The event was staged at the annual meeting of the Association for Advancement of Artificial Intelligence and a prize money of $50,000 was offered. Of course, to these poker pros, this prize money is not that high. It is, in fact, peanuts. However, the stakes were much higher than the money itself. Was a computer program supposed to beat the likes of the Unabomber?
This concept is nothing new. In fact, in games like chess, artificial intelligence has reigned supreme, beating the Master Kasparov. Yet for now, poker seems to be man’s turf. There is no doubt about it, poker is a bit more complicated than chess. There are so many other factors that might have not have been incorporated in the creation of Polaris, such as poker tells.
After the game, the creators of Polaris admitted defeat, but only temporarily. According to Darse Billings, a member of the Polaris team and a former professional poker player, Estami and Laak played brilliantly. Yet, he goes on to say that “I wouldn’t be surprised if we can beat them tomorrow.” Just when “tomorrow” is going to be, we don’t know yet.

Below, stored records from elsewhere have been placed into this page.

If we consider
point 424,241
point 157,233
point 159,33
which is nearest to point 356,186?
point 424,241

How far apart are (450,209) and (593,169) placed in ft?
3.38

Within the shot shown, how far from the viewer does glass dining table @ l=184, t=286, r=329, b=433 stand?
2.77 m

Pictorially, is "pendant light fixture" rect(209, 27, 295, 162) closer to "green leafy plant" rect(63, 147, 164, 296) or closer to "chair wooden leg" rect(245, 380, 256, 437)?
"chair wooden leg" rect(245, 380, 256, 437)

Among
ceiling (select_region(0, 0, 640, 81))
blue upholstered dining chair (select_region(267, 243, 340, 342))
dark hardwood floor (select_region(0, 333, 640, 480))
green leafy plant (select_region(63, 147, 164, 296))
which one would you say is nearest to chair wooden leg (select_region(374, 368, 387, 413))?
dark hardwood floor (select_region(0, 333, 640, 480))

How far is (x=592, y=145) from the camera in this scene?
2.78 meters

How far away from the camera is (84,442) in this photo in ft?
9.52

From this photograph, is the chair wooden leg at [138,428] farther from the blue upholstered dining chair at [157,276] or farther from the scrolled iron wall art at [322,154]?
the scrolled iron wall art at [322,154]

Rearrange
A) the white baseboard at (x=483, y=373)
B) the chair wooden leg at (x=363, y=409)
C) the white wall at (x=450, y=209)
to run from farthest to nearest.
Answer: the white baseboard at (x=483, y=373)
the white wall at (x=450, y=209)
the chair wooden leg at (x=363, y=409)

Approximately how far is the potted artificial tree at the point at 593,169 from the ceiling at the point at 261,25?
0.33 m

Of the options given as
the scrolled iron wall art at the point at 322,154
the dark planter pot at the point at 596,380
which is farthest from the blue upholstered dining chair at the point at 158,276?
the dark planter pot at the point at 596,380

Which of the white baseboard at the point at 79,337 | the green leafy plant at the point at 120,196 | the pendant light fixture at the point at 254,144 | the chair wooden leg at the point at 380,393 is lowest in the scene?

Ethics Code Released by WPA
With all the scandals in sports today, it is very interesting that the WPA chose to release a code of ethics at this time. It is designed to create the baseline standards for poker tournaments. In order to be admitted to the WPA – as well as to remain – one has to adhere to the code. It has five sections, in which acceptable behavior and such are outlined.
In order to join or remain in good standing with the WPA, existing and prospective poker players must sign a pledge, which reads:
As a condition of admission and continued membership in the World Poker Association (WPA), I pledge to support and uphold the highest standards of ethical conduct in all aspects of poker competition and tournament activities, and hereby agree to comply with the WPA Code of Ethics as developed and periodically updated by the WPA and posted on its official website, www.wpapoker.org.
To give you an idea of what the Code contains, here are the five sections:
- General Provisions
- Relationships Among Players
- Relationships Between Players and Dealers
- Player-Management Relationships
- External Relationships
It seems to me that the Code has pretty much everything covered – from personal to professional conduct. At this point, without having read the code in its totality, I totally agree with the concept. However, with what has been happening in various sports lately, I can’t help but wonder if Codes can do the trick. Are pledges enough or do we need something else?